How do you take the tired comedy movie cliché of redemption and breathe new life into it? Giving it a ridiculous hairstyle and a velvet full body outfit might not be the first answer you come up with, but it does give Don Scardino’s The Incredible Burt Wunderstone the edge as the funniest movie of 2013 thus far!

Our story centers on Burt Wonderstone, played as an adult by Steve Carrel, as a young boy who is the constant ridicule of the other boys in his class. However, as a birthday present, he receives a Rance Holloway magic kit, and after meeting his new best friend Anton Marvelton, played as an adult by Steve Buscemi, they take the fast way to fame and fortune. However, after 10 years in the business, their act is becoming cheesy and stale; particularly after shock illusionist Steve Gray, played by Jim Carey, begins stealing their crowd away. After failing their first attempt at revitalizing the act and parting ways, Burt and Anton go through their own path of redemption so that they can get back on top and not fade away in obscurity.

Bolstered by the cast of Olivia Wilde and James Gandolfini, the movie’s actors accentuate and compliment each other perfectly. No one particularly outshines each other; rather, the interactions build off each other, growing to a climax that is albeit somewhat predictable still very satisfactory.

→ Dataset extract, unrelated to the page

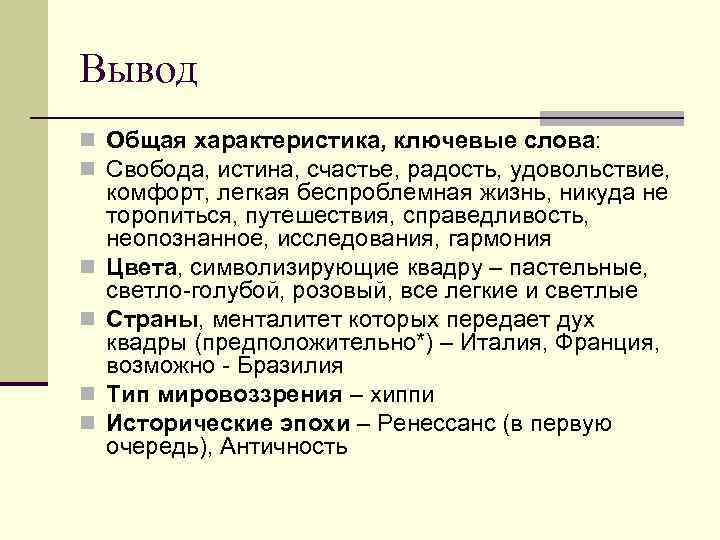 Вывод n Общая характеристика, ключевые слова: n Свобода, истина, счастье, радость, удовольствие, n n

Seeing as this is a movie about magic acts, the movie needs to show the practical side as well as the fantastic side of magic, and it does a fantastic job of walking the line. Of course, the audience gets exposure to some of the basics of magic; sleight of hand, card tricks, and even a disappearing trick or two. We also get to see some tricks that would be legitimately amazing if we were to see them on a stage.

There are a few different levels of comedy that come together to make for virtually perfect pacing and timing. Steve Carrel is famous for his verbal comedic timing, and here it comes through in spades. The physical comedy of Jim Carey is actually enhanced here by the fantastic; getting to see him do impossible acts of human endurance, such as sleeping on a bed of piping hot coals or making himself into a human piñata, and doing so in a way that only he can do. Putting all of them together with the wit of Wilde and the character actor of Buscemi is enough to make comic genius.

The unfortunate drawback of this movie is that it isn’t particularly memorable thing; this isn’t going to be the type of movie that has an endless amount of quotes or scenes lifted from it for the sake of parody. There aren’t going to be a sudden wave of people trying to get into magic nor are there going to be a large number of people trying to dress up like the lead characters for Halloween. It is an above average, funny comedy with great acting, catchy music and good settings; but there isn’t anything that completely stands out and makes it the next big thing.

The Incredible Burt Wonderstone is definitely an enjoyable comedy, but it just plays things a little too safe. There was a lot of potential for this movie to push the boundaries of traditional, formulaic story progression and really strike ground with legitimate originality; but instead there is an all too natural plot low and progression of character development that leaves a funny, predictable and ultimately forgettable film.

The acting is completely superb with excellent synergy that will even provide a few heartfelt moments. The pacing of the movie is completely sound and doesn’t jar you by quickly fluttering between dramatic and hilarious scenes. There are a few moments that make this movie not for children under a certain age, but otherwise this would be an enjoyable film for nearly all audiences. Two and a half stars out of four.